#### Anweisung:
Welche Zeilen der folgenden Einträge enthalten die Zeichenfolge „http“? Trage jede davon vollständig zusammen und achte dabei auf Groß- und Kleinschreibung.

#### Angezeigte Daten:
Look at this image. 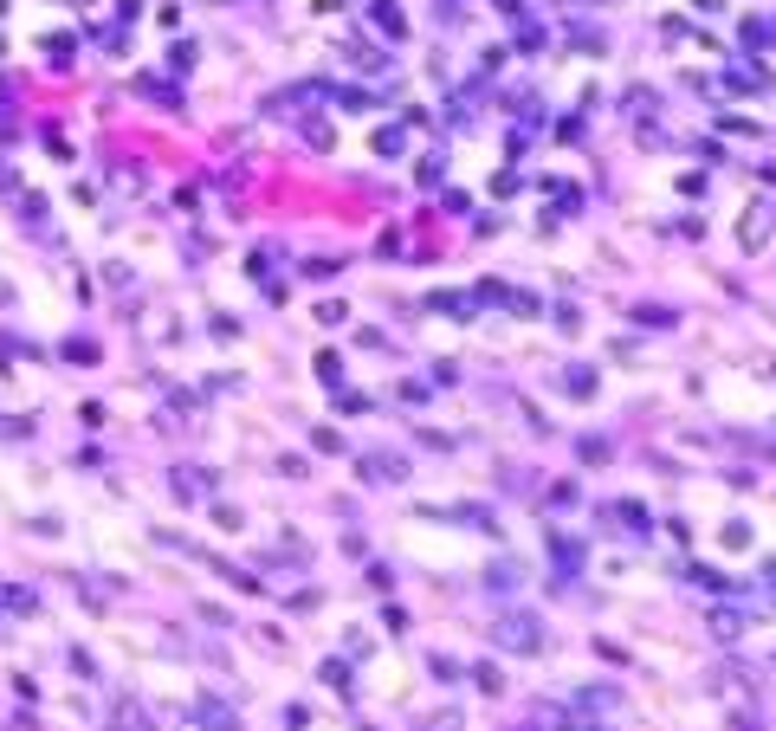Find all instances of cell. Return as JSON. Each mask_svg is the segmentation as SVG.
<instances>
[{
    "instance_id": "6da1fadb",
    "label": "cell",
    "mask_w": 776,
    "mask_h": 731,
    "mask_svg": "<svg viewBox=\"0 0 776 731\" xmlns=\"http://www.w3.org/2000/svg\"><path fill=\"white\" fill-rule=\"evenodd\" d=\"M492 641L505 647V654H544V628H537V615H524V609H505L492 621Z\"/></svg>"
},
{
    "instance_id": "7a4b0ae2",
    "label": "cell",
    "mask_w": 776,
    "mask_h": 731,
    "mask_svg": "<svg viewBox=\"0 0 776 731\" xmlns=\"http://www.w3.org/2000/svg\"><path fill=\"white\" fill-rule=\"evenodd\" d=\"M770 207H751V214H744V221H738V247L744 253H757V247H770Z\"/></svg>"
},
{
    "instance_id": "3957f363",
    "label": "cell",
    "mask_w": 776,
    "mask_h": 731,
    "mask_svg": "<svg viewBox=\"0 0 776 731\" xmlns=\"http://www.w3.org/2000/svg\"><path fill=\"white\" fill-rule=\"evenodd\" d=\"M705 634H712V641H725V647H731V641L744 634V615H738V609H712V615H705Z\"/></svg>"
},
{
    "instance_id": "277c9868",
    "label": "cell",
    "mask_w": 776,
    "mask_h": 731,
    "mask_svg": "<svg viewBox=\"0 0 776 731\" xmlns=\"http://www.w3.org/2000/svg\"><path fill=\"white\" fill-rule=\"evenodd\" d=\"M524 583V563H511V557H498V570H485V589H498V595H511Z\"/></svg>"
},
{
    "instance_id": "5b68a950",
    "label": "cell",
    "mask_w": 776,
    "mask_h": 731,
    "mask_svg": "<svg viewBox=\"0 0 776 731\" xmlns=\"http://www.w3.org/2000/svg\"><path fill=\"white\" fill-rule=\"evenodd\" d=\"M369 479H408V466H401L395 453H375V459H369Z\"/></svg>"
},
{
    "instance_id": "8992f818",
    "label": "cell",
    "mask_w": 776,
    "mask_h": 731,
    "mask_svg": "<svg viewBox=\"0 0 776 731\" xmlns=\"http://www.w3.org/2000/svg\"><path fill=\"white\" fill-rule=\"evenodd\" d=\"M473 686L479 693H505V673H498V667H473Z\"/></svg>"
}]
</instances>
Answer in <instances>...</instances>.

#### Antwort:
    "mask_svg": "<svg viewBox=\"0 0 776 731\" xmlns=\"http://www.w3.org/2000/svg\"><path fill=\"white\" fill-rule=\"evenodd\" d=\"M492 641L505 647V654H544V628H537V615H524V609H505L492 621Z\"/></svg>"
    "mask_svg": "<svg viewBox=\"0 0 776 731\" xmlns=\"http://www.w3.org/2000/svg\"><path fill=\"white\" fill-rule=\"evenodd\" d=\"M770 207H751V214H744V221H738V247L744 253H757V247H770Z\"/></svg>"
    "mask_svg": "<svg viewBox=\"0 0 776 731\" xmlns=\"http://www.w3.org/2000/svg\"><path fill=\"white\" fill-rule=\"evenodd\" d=\"M705 634H712V641H725V647H731V641L744 634V615H738V609H712V615H705Z\"/></svg>"
    "mask_svg": "<svg viewBox=\"0 0 776 731\" xmlns=\"http://www.w3.org/2000/svg\"><path fill=\"white\" fill-rule=\"evenodd\" d=\"M524 583V563H511V557H498V570H485V589H498V595H511Z\"/></svg>"
    "mask_svg": "<svg viewBox=\"0 0 776 731\" xmlns=\"http://www.w3.org/2000/svg\"><path fill=\"white\" fill-rule=\"evenodd\" d=\"M369 479H408V466H401L395 453H375V459H369Z\"/></svg>"
    "mask_svg": "<svg viewBox=\"0 0 776 731\" xmlns=\"http://www.w3.org/2000/svg\"><path fill=\"white\" fill-rule=\"evenodd\" d=\"M473 686L479 693H505V673H498V667H473Z\"/></svg>"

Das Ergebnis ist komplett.